A visit to MoMA a few months ago, though, reminded me forcefully why we keep going back to the same artworks over and over again as we age:

The bleddy things change

No matter how many years dead their creators.

I didn't realize till four or five weeks after that MoMA trip (the main delight of which was the Cindy Sherman retrospective) that some Warhol I'd seen had gut-punched me, had messed me up on a level that had me thinking about our tinsel-headed friend at least once a day, every day, all those weeks later. 

The craziest part was I couldn't even remember the picture that had gotten me.   

And I still can't. I just know it was something I'd seen plenty of times before—something from the early period, before Warhol eschewed painterly effects (drips, smears, lacunae, muscular brush strokes) for the increasingly hard, lurid, photographic surfaces of his most famous images.

It was something like this, maybe:


Or this:




Or this:



All, obviously, mass-media images hand copied, left seemingly unfinished. All hitting me now with an emotional wallop, believe it or not, they didn't hit me with when I was younger. 

So what's changed?

I think I see now these pictures—and lots of similar early Warhols—aren't really about GE TVs, Dr. Scholl's foot stuff, comic-book heroes, tabloid newspapers, or women's wigs.   

They're not even about the advertisements that would teach us to crave those things.  

I see now the real subject of these pictures isn't in the pictures.

It is, in a way, outside them. Facing them. 

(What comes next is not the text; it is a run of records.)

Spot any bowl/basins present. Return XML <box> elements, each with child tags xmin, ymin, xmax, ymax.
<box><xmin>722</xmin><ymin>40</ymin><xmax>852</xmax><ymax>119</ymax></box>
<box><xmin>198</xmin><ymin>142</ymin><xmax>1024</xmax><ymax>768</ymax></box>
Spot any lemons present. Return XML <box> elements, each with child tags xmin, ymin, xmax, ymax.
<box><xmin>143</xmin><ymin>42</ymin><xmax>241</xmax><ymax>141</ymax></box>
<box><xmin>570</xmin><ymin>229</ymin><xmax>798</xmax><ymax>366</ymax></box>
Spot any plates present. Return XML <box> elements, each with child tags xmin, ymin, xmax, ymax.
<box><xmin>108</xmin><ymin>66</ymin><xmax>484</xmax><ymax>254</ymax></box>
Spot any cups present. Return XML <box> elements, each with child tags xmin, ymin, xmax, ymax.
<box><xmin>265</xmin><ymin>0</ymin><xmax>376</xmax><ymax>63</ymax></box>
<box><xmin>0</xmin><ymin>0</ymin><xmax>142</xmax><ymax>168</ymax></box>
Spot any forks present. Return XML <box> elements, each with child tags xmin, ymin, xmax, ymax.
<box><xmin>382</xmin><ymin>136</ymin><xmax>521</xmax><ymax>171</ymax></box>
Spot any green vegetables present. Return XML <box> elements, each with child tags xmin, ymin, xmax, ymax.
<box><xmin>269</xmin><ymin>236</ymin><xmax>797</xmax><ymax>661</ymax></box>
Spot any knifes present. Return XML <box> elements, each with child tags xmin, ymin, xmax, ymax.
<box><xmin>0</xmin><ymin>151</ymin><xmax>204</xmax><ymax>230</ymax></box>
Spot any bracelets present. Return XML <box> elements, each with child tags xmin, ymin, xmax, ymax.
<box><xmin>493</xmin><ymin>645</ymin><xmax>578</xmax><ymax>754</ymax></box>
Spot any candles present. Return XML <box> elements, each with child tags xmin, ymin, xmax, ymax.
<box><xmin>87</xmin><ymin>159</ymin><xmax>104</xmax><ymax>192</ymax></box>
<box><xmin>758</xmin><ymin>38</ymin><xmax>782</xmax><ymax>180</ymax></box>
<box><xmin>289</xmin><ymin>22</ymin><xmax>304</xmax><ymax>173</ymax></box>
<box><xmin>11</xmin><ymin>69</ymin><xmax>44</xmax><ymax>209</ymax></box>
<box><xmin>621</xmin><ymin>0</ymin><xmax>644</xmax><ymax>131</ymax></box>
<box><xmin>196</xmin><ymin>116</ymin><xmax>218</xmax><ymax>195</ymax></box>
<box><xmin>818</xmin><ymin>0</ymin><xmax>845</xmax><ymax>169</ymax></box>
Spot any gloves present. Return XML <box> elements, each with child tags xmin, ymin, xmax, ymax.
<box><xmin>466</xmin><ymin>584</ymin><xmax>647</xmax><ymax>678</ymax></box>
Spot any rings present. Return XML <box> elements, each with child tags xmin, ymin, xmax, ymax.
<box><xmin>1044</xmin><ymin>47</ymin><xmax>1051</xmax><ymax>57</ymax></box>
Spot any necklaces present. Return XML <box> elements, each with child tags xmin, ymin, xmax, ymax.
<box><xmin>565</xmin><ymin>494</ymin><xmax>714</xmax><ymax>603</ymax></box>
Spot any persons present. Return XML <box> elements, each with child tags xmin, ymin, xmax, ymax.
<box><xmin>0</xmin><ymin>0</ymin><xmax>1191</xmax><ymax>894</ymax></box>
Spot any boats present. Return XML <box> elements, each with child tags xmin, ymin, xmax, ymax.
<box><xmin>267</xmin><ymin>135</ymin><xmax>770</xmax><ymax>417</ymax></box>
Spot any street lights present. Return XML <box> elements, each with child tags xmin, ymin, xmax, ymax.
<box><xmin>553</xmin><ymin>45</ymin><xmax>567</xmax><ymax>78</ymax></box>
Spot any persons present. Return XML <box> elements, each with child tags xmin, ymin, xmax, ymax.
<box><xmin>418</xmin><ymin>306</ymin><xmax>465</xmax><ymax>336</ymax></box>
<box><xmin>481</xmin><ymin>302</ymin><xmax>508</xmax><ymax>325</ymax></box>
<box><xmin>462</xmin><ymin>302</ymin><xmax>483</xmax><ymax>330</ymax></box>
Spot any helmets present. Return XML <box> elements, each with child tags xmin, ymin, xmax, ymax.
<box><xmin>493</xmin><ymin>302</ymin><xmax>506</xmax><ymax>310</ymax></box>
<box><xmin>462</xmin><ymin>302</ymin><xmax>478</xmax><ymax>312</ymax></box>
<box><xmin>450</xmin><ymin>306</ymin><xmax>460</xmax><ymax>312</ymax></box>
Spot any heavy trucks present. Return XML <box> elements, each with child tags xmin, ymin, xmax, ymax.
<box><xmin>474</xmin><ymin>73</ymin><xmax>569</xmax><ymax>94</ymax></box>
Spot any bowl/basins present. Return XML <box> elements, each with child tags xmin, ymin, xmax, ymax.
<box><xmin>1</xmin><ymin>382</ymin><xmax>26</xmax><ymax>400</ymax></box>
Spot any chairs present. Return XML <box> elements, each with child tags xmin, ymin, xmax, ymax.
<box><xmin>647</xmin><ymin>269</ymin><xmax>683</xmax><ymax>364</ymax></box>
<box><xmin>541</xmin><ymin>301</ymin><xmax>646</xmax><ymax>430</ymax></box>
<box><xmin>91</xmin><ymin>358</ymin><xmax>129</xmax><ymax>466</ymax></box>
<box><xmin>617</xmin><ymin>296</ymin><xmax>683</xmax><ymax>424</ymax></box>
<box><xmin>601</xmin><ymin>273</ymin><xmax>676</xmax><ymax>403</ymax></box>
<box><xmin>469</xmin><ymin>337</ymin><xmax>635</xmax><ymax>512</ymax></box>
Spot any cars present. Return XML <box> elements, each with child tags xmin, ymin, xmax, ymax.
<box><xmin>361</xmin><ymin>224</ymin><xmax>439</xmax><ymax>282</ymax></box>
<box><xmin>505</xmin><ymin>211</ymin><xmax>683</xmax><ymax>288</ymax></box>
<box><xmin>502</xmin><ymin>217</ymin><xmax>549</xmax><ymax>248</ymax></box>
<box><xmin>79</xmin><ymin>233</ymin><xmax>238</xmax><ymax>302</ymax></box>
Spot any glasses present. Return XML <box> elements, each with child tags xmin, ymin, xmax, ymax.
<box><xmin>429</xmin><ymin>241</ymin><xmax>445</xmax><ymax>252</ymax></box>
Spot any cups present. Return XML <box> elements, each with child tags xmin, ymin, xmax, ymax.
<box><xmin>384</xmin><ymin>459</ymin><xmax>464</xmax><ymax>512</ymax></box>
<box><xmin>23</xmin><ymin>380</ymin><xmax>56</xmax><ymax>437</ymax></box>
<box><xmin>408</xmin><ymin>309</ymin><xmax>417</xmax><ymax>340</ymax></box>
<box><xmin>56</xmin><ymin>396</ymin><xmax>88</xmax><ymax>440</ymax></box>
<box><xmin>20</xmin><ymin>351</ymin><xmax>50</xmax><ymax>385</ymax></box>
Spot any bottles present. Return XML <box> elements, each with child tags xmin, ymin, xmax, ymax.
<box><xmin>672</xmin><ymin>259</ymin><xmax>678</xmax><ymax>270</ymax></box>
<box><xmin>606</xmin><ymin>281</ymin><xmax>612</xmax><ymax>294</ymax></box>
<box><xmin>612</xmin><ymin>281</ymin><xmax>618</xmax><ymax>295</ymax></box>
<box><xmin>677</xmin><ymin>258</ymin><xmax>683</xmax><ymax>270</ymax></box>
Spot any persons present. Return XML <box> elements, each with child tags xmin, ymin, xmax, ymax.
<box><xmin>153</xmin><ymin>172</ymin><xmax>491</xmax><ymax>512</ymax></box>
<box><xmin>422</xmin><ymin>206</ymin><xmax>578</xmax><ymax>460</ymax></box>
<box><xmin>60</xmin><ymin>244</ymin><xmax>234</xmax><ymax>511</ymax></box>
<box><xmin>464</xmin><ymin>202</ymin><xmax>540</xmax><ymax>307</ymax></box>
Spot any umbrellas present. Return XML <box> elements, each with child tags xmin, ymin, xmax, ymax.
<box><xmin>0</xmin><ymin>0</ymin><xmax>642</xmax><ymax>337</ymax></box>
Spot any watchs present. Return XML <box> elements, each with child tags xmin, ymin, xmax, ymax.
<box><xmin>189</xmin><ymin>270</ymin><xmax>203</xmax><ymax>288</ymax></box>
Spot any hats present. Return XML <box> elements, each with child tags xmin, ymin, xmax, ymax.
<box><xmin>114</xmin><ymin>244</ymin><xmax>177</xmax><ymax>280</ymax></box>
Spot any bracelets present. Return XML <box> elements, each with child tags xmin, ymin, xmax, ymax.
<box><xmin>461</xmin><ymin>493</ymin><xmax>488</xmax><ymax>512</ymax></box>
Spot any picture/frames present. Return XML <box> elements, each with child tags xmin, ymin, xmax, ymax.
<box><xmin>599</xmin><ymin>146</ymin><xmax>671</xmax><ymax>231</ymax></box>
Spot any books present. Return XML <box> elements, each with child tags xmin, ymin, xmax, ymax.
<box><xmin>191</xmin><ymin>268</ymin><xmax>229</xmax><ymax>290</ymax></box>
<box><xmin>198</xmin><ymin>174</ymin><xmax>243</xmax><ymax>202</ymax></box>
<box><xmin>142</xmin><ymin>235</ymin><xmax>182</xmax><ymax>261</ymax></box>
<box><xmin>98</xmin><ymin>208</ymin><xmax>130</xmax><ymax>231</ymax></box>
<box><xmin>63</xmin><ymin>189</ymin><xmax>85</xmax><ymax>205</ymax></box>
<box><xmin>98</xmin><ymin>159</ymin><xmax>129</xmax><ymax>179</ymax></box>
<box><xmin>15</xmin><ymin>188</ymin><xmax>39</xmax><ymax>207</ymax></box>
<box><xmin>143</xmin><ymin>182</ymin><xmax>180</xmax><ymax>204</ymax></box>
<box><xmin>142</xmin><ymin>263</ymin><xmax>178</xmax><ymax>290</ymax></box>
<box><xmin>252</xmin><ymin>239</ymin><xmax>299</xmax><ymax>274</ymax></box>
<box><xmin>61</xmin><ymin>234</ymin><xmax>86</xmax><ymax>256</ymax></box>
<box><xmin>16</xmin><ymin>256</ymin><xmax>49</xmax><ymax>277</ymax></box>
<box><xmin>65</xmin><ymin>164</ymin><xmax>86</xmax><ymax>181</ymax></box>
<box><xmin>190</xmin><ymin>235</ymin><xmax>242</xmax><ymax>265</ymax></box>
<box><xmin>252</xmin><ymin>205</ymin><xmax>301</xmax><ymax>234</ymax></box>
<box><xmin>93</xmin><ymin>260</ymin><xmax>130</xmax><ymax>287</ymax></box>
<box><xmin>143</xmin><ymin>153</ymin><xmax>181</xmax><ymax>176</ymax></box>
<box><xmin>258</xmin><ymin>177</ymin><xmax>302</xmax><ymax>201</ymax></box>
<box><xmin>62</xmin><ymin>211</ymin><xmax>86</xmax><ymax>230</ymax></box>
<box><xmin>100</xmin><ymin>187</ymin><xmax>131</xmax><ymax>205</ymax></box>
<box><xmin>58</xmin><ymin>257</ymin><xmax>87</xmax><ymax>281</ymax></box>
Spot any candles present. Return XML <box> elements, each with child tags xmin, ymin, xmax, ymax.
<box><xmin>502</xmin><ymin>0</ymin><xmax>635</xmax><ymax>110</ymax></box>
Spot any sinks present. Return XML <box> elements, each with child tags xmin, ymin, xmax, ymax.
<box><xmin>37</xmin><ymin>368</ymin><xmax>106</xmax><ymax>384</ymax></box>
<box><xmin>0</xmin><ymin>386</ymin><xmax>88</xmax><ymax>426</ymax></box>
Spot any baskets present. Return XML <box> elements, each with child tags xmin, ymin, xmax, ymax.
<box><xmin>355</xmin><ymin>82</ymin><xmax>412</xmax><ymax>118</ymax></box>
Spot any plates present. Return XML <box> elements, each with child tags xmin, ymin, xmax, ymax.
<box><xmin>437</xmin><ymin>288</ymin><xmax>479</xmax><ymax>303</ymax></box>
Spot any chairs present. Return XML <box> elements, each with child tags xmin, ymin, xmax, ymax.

The real subject is the viewer of the "original" images—an implied viewer a little entranced, it seems, with what the ads and comic books promise, who maybe believes the promises, who's too tired or innocent or desperate or mind-blasted to come to them with anything like the auto-smirk we in the museum feel obliged to paste on our faces when we round the corner and see the Warhols.

I know, I know. Entranced? At first glance, these images have all the gravitas of junk-mail circulars. The originals were disposable, after all. Literally. Born to die in kitchen trash bins. 

But these banal, schlocky images' importance within the implied viewer's life is plain in their having been painted. In their having been framed. If they weren't on some level important—the stuff of dreams, the building blocks of human consciousness—why would they be here for us to study this way, presented in this weirdly validating fashion?

That it's an implied viewer's perception we're seeing when we look at the picturesnot just lazy or half-hearted or sloppy mimicryis clear from those painterly effects: the blank spaces, the smears, the drips, the scribbles. They sure look to this viewer like the caresses of a mind too seduced by those images to take them in whole—too breathlessly enchanted, in some maybe sad way, by their promises to pause and fill in the overexposed white blanks we're left with

Why can't I shake the feeling it's a seriously lonely mind doing this caressing?

Because I don't mind admitting it was one lonely feeling that picture I can't even remember sent me home from MoMA with that day.   

Is it that the reproduced images seem designed to lure the lonely? The pre-adolescent zit-faced kid in the dim lunchroom corner? The housewife trapped in a laundry room on a rainy October afternoon? The back-of-the-bus, newspaper-hidden commuter, dully aware of an ache in his shoes? 

I don't know. I guess.

But these early Warhols, so much quieter and sadder—so much less fame- and death-obsessed—than the stuff the Silver Factory would be churning out a few years later, sure do give me the fantods now.

I guess I always figured Warhol boiled down to a big chain-yank. That his audacious, well-nigh unprecedented trick was creating art that invited viewers to be absolute nobodies feeling absolutely nothing.

I'm thinking now I was wrong. That there's way more heart there—more love for and identification with the lonely and little people (see them passing by on the 47th Street sidewalk, way down below the Factory windows)—than I ever somehow saw before.